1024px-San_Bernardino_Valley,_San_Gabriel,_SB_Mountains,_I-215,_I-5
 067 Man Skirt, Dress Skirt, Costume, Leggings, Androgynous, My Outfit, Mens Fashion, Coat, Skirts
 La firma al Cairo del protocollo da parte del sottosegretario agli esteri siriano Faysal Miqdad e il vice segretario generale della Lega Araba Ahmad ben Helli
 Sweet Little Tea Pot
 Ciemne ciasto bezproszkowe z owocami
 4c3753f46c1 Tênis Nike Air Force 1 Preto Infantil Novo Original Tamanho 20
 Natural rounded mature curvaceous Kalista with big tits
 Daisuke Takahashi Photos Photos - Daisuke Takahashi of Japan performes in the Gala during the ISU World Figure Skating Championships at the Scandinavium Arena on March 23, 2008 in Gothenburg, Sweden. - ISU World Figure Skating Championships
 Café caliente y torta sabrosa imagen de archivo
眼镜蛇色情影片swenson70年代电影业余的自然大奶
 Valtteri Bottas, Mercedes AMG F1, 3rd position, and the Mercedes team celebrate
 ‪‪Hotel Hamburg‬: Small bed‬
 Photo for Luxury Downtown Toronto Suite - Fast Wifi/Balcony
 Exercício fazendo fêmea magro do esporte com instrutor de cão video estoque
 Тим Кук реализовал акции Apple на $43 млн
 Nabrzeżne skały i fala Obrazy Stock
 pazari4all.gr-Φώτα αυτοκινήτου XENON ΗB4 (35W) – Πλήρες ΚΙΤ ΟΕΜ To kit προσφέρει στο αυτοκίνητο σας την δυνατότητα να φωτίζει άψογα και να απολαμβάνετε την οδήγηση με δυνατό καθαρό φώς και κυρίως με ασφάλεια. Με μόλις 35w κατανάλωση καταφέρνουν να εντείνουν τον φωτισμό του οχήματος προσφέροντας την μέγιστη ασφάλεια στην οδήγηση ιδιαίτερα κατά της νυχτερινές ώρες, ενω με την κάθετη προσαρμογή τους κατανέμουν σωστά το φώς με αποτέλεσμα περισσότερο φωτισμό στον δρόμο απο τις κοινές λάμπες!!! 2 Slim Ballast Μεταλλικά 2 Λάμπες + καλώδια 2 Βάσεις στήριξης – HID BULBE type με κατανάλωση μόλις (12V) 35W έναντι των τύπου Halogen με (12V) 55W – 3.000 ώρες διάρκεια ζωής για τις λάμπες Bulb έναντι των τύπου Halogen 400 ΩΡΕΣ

────

== What to work on ==
Beginning at the top of the entries above, output each line exactly, and end with the line in which "Nabrzeżne skały i fala Obrazy Stock" appears.

== Exercise answer ==
1024px-San_Bernardino_Valley,_San_Gabriel,_SB_Mountains,_I-215,_I-5
 067 Man Skirt, Dress Skirt, Costume, Leggings, Androgynous, My Outfit, Mens Fashion, Coat, Skirts
 La firma al Cairo del protocollo da parte del sottosegretario agli esteri siriano Faysal Miqdad e il vice segretario generale della Lega Araba Ahmad ben Helli
 Sweet Little Tea Pot
 Ciemne ciasto bezproszkowe z owocami
 4c3753f46c1 Tênis Nike Air Force 1 Preto Infantil Novo Original Tamanho 20
 Natural rounded mature curvaceous Kalista with big tits
 Daisuke Takahashi Photos Photos - Daisuke Takahashi of Japan performes in the Gala during the ISU World Figure Skating Championships at the Scandinavium Arena on March 23, 2008 in Gothenburg, Sweden. - ISU World Figure Skating Championships
 Café caliente y torta sabrosa imagen de archivo
眼镜蛇色情影片swenson70年代电影业余的自然大奶
 Valtteri Bottas, Mercedes AMG F1, 3rd position, and the Mercedes team celebrate
 ‪‪Hotel Hamburg‬: Small bed‬
 Photo for Luxury Downtown Toronto Suite - Fast Wifi/Balcony
 Exercício fazendo fêmea magro do esporte com instrutor de cão video estoque
 Тим Кук реализовал акции Apple на $43 млн
 Nabrzeżne skały i fala Obrazy Stock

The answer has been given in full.